Victorian London's Middle-Class Housewife: What She Did All Day

Victorian London’s Middle-Class Housewife: What She Did All Day, by Yaffa Claire Draznin: A Penny Dreadful Review

Steampunk is a genre of adventures and inventions, of exceptional people and exotic locales. The history books are the same way: presidents and kings scrawled over all the pages. In the background of these wild stories and world-shaking events lives an empire full of ordinary people. Occasionally, a scholar starts to wonder what the ordinary people did with their time: how they felt about adventurers tracking mud into their parlours, what that mud might be made of, who paid the grocery bills.
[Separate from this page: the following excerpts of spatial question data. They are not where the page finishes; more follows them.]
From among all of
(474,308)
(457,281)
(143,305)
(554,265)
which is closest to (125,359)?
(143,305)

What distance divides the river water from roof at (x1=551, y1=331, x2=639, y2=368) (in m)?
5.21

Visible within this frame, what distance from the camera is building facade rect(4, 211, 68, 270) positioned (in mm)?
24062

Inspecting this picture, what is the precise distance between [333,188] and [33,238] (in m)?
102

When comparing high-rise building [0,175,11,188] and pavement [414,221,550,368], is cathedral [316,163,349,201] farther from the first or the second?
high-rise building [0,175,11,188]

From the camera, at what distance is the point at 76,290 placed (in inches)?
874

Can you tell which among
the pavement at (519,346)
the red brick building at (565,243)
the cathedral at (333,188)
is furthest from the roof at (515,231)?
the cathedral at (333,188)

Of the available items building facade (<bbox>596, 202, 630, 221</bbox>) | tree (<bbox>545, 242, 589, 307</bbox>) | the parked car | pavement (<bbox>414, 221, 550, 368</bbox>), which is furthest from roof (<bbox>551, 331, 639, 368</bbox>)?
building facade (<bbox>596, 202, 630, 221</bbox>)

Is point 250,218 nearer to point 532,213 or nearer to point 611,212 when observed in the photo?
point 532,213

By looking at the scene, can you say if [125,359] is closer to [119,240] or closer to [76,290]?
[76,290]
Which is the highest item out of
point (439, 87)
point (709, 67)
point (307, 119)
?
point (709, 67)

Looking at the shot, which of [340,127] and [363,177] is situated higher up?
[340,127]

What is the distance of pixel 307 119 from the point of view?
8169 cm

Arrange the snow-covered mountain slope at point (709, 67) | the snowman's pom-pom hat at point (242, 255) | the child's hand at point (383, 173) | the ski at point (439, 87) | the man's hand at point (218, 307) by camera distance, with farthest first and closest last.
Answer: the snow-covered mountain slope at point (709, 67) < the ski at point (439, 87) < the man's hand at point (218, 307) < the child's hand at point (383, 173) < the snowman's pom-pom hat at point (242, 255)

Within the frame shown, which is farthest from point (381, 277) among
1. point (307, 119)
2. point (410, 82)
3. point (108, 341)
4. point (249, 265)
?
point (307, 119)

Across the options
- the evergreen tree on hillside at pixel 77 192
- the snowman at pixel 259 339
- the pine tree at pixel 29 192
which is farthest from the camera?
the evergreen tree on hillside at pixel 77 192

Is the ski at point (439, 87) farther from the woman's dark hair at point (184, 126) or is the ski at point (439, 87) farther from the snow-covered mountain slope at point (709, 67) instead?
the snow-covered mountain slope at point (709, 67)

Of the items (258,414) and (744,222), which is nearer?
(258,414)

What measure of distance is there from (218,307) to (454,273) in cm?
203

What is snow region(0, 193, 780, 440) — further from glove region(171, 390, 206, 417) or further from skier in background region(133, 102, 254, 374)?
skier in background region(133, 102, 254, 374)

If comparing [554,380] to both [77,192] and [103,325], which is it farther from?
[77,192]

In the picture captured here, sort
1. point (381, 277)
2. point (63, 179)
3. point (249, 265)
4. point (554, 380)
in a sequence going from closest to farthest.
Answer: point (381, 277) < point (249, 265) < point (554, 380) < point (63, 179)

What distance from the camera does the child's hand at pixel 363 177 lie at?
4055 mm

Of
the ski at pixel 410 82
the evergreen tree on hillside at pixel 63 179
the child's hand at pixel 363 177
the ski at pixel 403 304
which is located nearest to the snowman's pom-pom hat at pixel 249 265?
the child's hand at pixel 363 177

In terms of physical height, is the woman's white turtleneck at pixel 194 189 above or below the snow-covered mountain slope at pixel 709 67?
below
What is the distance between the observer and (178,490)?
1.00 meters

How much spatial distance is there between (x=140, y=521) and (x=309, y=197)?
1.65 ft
       Yaffa Claire Draznin wrote a book about those ordinary people entitled Victorian London’s Middle-Class Housewife: What She Did All Day. It is an excellent book. She follows the routine of a typical housewife in Victorian London between 1875 and 1900.  Her prose is easy and fun for the layperson (ie: me) to read. I learned so much from her research into the seldom thought-of world of the everyday.
        I wish there were more pictures. It would be fantastic to see more illustrations, perhaps of the interior of a typical Victorian home, or explanatory diagrams about cleaning techniques. Though, with research as scarce as it is on the subject, she may have included everything she could find!
I give this book four and a half gears out of five. I found it informative and clever, easy to read and stuffed with tidbits of usefulness. I highly recommend taking a look at what the middle-class housewife did all day in Victorian London. It’s much more interesting and difficult than you might imagine.